Film Review – What Happened to Monday
What Happened to Monday
It’s a surprise that after her breakout turn in the Girl With The Dragon Tattoo trilogy, Noomi Rapace remains a highly underrated actress in modern movies. Her English language films have – frankly – not made the most of her talents. She’s either played the second fiddle, like in Dead Man Down (2013) or The Drop (2014), or has starred in productions that are not as good as she is, such as Prometheus (2012) or Passion (2012). This would explain why her latest turn, in the Netflix’s What Happened to Monday (2017) feels like an audition letting everyone know how much potential she has to offer.
The setting is a future dystopia, where extreme overpopulation has forced authorities to enact a one-child policy. This idea may seem farfetched, but it’s not too distant from reality. For years, China had a one-child policy of its own, which only recently has started to loosen. I’d like to think the Chinese didn’t enforce their law as harshly as those in control do in this sci-fi world. Any family with multiple children will have to give them up to cryogenic storage, put on ice until the population problem is solved.
We’re introduced to a number of themes revolving around the one-child law: environmentalism and social oppression just being a few of them. But in reality, it acts as a stage for Rapace to flex her acting muscles. She plays a set of identical septuplets, trapped in their home in fear of being discovered. The septuplets father (Willem Dafoe), kept them hidden, allowing only one girl to venture out once a week. Hence, he named each of them based on the day they get to go outside: Monday, Tuesday, Wednesday, and so on. Inside they are seven sisters, but to the rest of society they pretend to be the singular Karen Settman.
It’s fun watching Rapace play off of herself. Director Tommy Wirkola and the special effects team do a good job making the sisters exist convincingly. After the initial shock of seeing Noomi Rapace in the same room with six other Noomi Rapaces, the effect became less noticeable as the story progressed. Of course, there are instances where it’s clear that characters are positioned in frame to allow for body doubles, but it worked well enough to not be a distraction.
As characters, each of the sisters inhabits their own traits. Friday is the nebbish, brilliant sister, Tuesday has a drug habit, Wednesday is the athlete, Saturday is the party girl, etc. Max Botkin and Kerry Williamson’s script paints each of them with large brushstrokes, not leaving much room for nuance. Even their hairstyles and wardrobe call attention to their personalities. I suppose this is necessary given that there are seven different people that all look exactly alike – it takes more effort to distinguish them apart. But that’s not to say that Rapace isn’t convincing in the roles. She has the ability to play a character that requires her to be physical or to adhere more to her intellect. She can be hesitant and cautious or aggressive and powerful whenever she needs to be, and here she’s tasked to do that at the exact same time.

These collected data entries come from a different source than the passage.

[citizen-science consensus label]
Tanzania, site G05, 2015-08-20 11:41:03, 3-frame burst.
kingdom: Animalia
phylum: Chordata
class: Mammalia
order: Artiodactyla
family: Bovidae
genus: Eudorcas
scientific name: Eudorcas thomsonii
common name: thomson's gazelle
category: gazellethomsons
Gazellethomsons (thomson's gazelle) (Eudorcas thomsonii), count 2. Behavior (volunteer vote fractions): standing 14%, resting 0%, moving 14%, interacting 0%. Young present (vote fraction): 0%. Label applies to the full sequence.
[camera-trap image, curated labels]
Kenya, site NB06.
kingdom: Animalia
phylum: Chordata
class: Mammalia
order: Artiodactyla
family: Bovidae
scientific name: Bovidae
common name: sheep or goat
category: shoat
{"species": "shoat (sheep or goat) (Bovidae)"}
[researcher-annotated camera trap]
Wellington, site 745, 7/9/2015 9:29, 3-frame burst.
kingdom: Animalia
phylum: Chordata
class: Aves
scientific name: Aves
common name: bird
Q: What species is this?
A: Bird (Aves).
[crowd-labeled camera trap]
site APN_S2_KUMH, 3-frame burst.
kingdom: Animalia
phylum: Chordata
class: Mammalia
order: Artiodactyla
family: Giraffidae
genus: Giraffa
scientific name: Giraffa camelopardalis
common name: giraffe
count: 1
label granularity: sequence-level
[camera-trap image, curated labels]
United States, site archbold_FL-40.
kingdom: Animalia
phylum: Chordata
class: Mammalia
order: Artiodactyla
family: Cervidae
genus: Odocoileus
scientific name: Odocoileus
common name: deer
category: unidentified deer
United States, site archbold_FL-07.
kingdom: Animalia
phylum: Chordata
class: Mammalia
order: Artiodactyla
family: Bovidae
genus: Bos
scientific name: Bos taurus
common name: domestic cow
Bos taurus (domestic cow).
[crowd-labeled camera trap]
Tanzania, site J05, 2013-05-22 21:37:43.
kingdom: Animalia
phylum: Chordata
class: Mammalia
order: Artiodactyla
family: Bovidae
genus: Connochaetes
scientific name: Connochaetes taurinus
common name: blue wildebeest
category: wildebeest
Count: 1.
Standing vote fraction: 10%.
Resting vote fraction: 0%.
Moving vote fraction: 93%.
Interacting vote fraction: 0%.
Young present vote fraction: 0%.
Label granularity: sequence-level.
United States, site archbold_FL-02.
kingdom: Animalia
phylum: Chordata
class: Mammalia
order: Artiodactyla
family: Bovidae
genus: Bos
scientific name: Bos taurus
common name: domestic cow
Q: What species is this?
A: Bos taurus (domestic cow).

The sister’s life of routine comes to a screeching halt when Monday never returns home. Was she captured? Was she killed? This development kicks off an investigation where the sisters try to discover the truth while avoiding being detected themselves. Of course, there wouldn’t be much of a movie if that plan went by smoothly. Wirkola should be given credit for ramping up the fistfights and gunplay for maximum value. He knows how to stage an action set piece. When authorities come to raid the sister’s home, the cinematography (Jose David Montero) and editing (Martin Stoltz) cuts between multiple things going on at the same time, yet none of them feel awkward or out of place. And during a later foot chase, the tone and urgency calls to mind something we would see out of The Matrix (1999).
It’s good that Wirkola makes the action entertaining, because if we step back and examine the plausibility of the story, we come away with a lot of problems. The chief one is the sisters simply remaining in their home once the authorities discover where they are. My guess is that this was done so the production could control the staging for Rapace to work in, but that causes issues narratively. Why don’t the authorities raid the home over and over until they capture the sisters? It’s explained that if the septuplets tried to escape, they would be found immediately. Is it really that difficult to put on a disguise? Do masks not exist in this future? What about reconstructive surgery?
No matter. What Happened to Monday is a sci-fi action thriller that is more interested in the “action thriller” than the “sci-fi.” It’s never boring, but you get a sense that there’s a better movie lurking somewhere underneath the surface – one that wants to dig into the larger implications of a society run in such a way. Alas, that film is not to be found. Instead, it operates as a fugitive-on-the-run tale, with twists and turns that are easily predictable if you’re paying enough attention. That’s not necessarily a bad thing though. Not everything has to be revolutionary. But for such an engaging premise and employing a talent such a Rapace, this should have been much better than just “ok.”